页面摘录.
+ + + + + + +

POJ - 2516 Minimum Cost （MCMF）

题目大意：有n间商店，m个货源，k种商品
现在给出每间商店所需的商品个数和每个货源能提供的商品数量，和货源运输货物到商店的代价
问能否满足所有商店的需求，且代价最小

解题思路：每种商品的运输是是不相关的，所以可以将每种商品的运输分离出来求
超级源点—货源，容量为供货量，代价为0
货源—商店,容量为INF，代价为运输代价
商店—超级汇点，容量为需求量，代价为0

每次进行判断，如果不能满足的话，直接赋值为-1，也就是说后面可以不用再跑了，因为不可能满足了，判断条件就是取反，-1取反刚好是0

#include <cstdio>
#include <cstring>
#include <algorithm>
#include <queue>
#include <vector>
using namespace std;
#define N 1010
#define INF 0x3f3f3f3f

struct Edge{
    int from, to, cap, flow ,cost;
    Edge() {}
    Edge(int from, int to, int cap, int flow, int cost):from(from), to(to), cap(cap), flow(flow), cost(cost) {}
};

struct MCMF{
    int n, m, source, sink;
    vector<Edge> edges;
    vector<int> G[N];
    int d[N], f[N], p[N];
    bool vis[N];

    void init(int n) {
        this->n = n;
        for (int i = 0; i <= n; i++)
            G[i].clear();
        edges.clear();
    }

    void AddEdge(int from, int to, int cap, int cost) {
        edges.push_back(Edge(from, to, cap, 0, cost));
        edges.push_back(Edge(to, from, 0, 0, -cost));
        m = edges.size();
        G[from].push_back(m - 2);
        G[to].push_back(m - 1);
    }

    bool BellmanFord(int s, int t, int &flow, int &cost) {
        for (int i = 0; i <= n; i++)
            d[i] = INF;
        memset(vis, 0, sizeof(vis));
        vis[s] = 1; d[s] = 0; f[s] = INF; p[s] = 0;
        queue<int> Q;
        Q.push(s);

        while (!Q.empty()) {
            int u = Q.front();
            Q.pop();
            vis[u] = 0;

            for (int i = 0; i < G[u].size(); i++) {
                Edge &e = edges[G[u][i]];
                if (e.cap > e.flow && d[e.to] > d[u] + e.cost) {
                    d[e.to] = d[u] + e.cost;
                    p[e.to] = G[u][i];
                    f[e.to] = min(f[u], e.cap - e.flow);
                    if (!vis[e.to]) {
                        vis[e.to] = true;
                        Q.push(e.to);
                    }
                }
            }
        }

        if (d[t] == INF)
            return false;

        flow += f[t];
        cost += d[t] * f[t];

        int u = t;
        while (u != s) {
            edges[p[u]].flow += f[t];
            edges[p[u] ^ 1].flow -= f[t];
            u = edges[p[u]].from;
        }
        return true;
    }

    int Mincost(int s, int t, int &cost) {
        int flow = 0;
        while (BellmanFord(s, t, flow, cost));
        return flow;
    }
};
MCMF mcmf;
#define M 60
int need[M][M], supply[M][M];
int n, m, k;

void init() {
    for (int i = 1; i <= n; i++)

+ + + + + + +

练习任务.
- 1) 根据页面摘录，为什么可以把每种商品的运输分开求解？请用一到三句话说明。
- 2) 将页面摘录中以含有“int Mincost(int s, int”的词句开头、以“i = 1; i <= n; i++)”结尾的部分重新写出，并把其中的“flow”换成“totalFlow”。
这些记录与页面摘录毫无关联。

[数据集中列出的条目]
+ + + + + + +

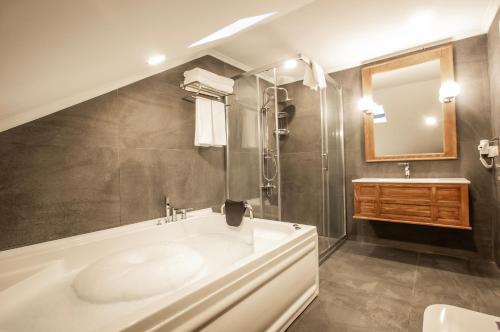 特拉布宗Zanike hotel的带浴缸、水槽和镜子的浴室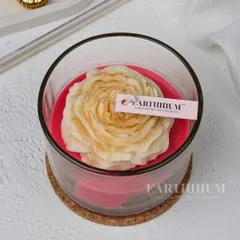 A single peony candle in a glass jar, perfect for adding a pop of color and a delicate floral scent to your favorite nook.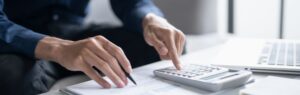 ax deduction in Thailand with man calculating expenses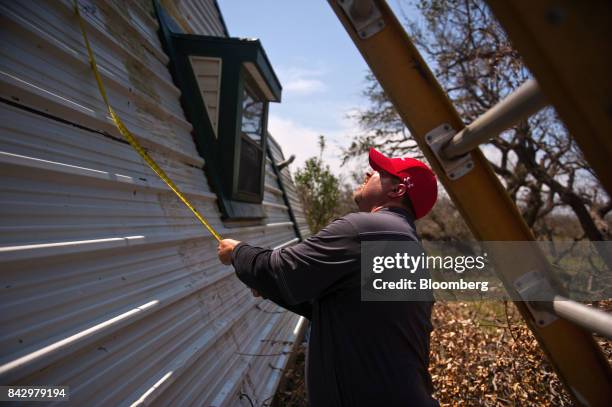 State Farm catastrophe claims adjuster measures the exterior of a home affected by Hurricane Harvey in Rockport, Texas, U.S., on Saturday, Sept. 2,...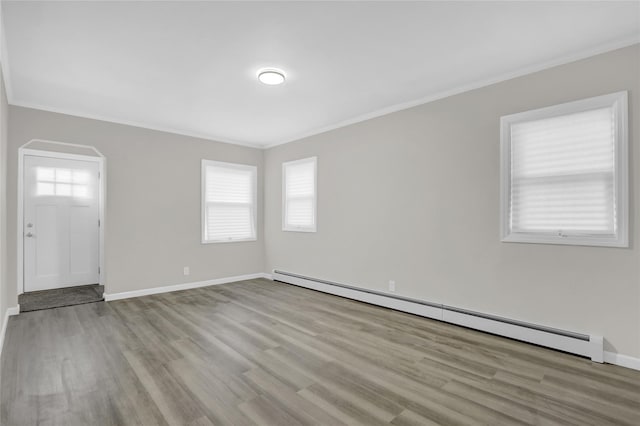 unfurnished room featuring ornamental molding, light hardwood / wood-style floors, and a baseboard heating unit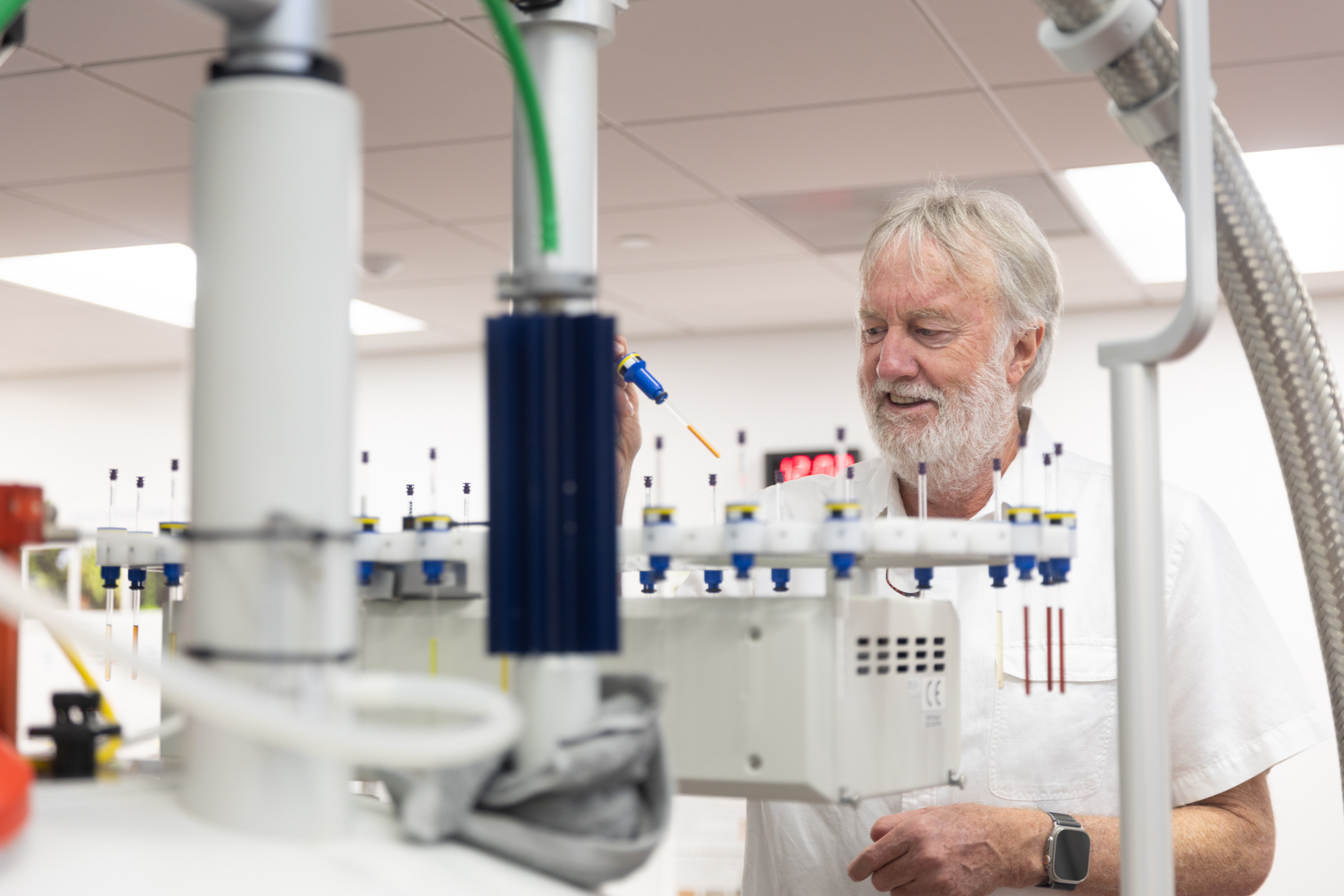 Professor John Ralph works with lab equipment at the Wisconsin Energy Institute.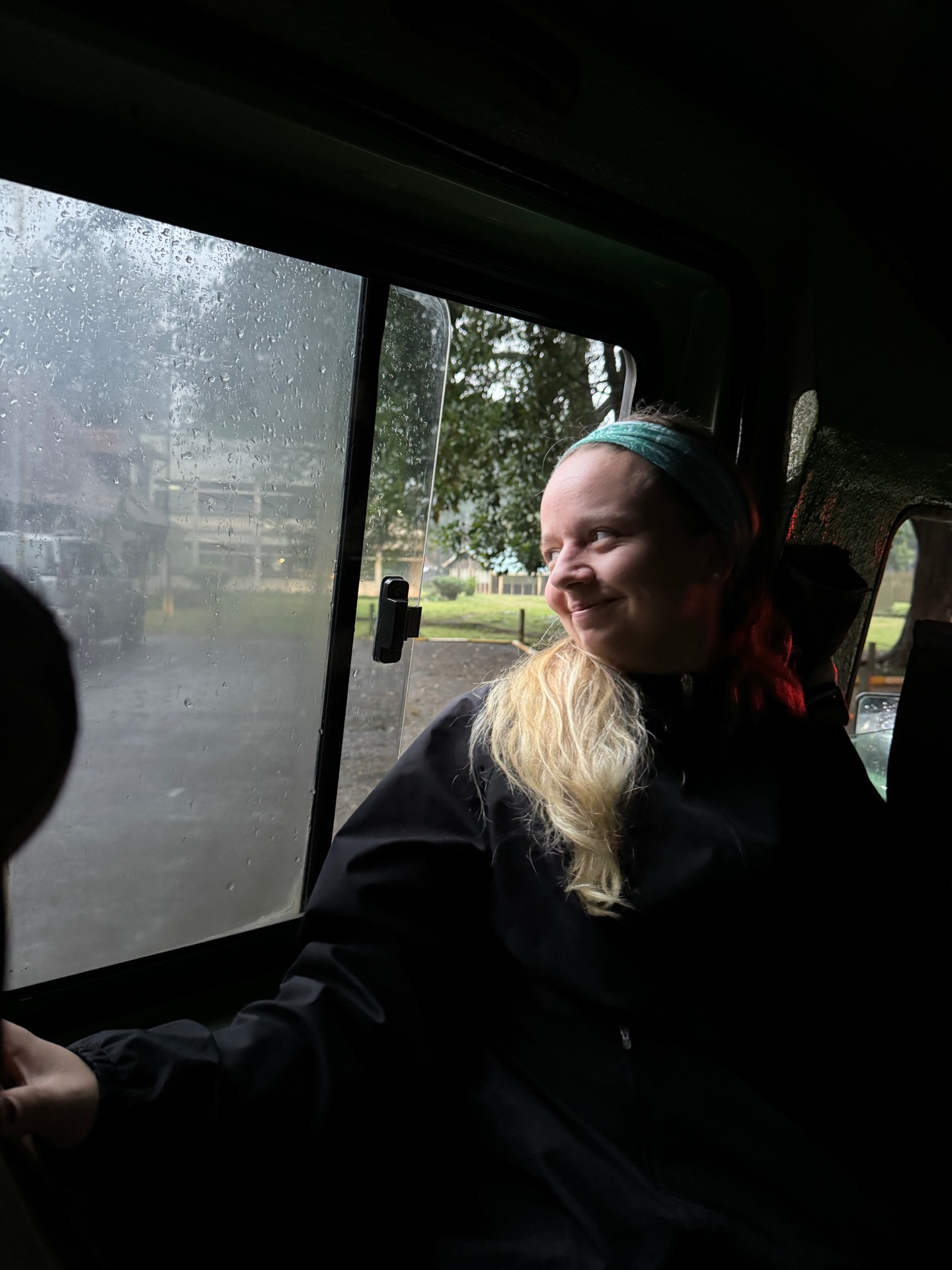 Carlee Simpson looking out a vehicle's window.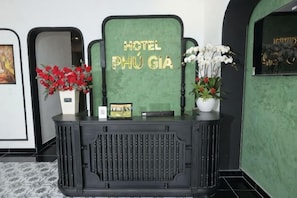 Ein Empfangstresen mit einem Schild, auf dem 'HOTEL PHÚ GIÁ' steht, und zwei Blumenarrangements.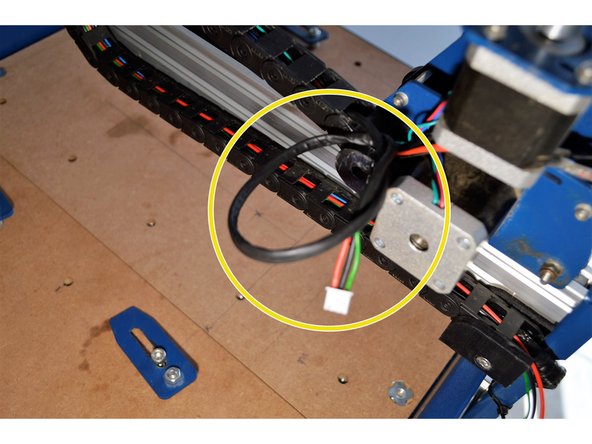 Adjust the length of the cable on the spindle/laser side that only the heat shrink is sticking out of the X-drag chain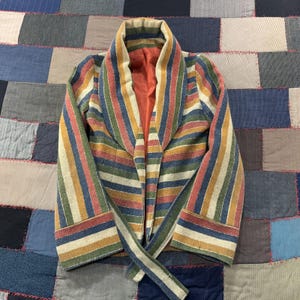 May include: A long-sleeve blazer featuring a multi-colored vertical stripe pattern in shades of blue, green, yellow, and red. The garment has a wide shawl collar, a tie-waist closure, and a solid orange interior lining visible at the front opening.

+ + + + + + +

练习结果.
- 1) 因为每种商品的运输彼此不相关，所以可以把每种商品的运输分离出来分别求解。

- 2)
int Mincost(int s, int t, int &cost) {
        int totalFlow = 0;
        while (BellmanFord(s, t, totalFlow, cost));
        return totalFlow;
    }
};
MCMF mcmf;
#define M 60
int need[M][M], supply[M][M];
int n, m, k;

void init() {
    for (int i = 1; i <= n; i++)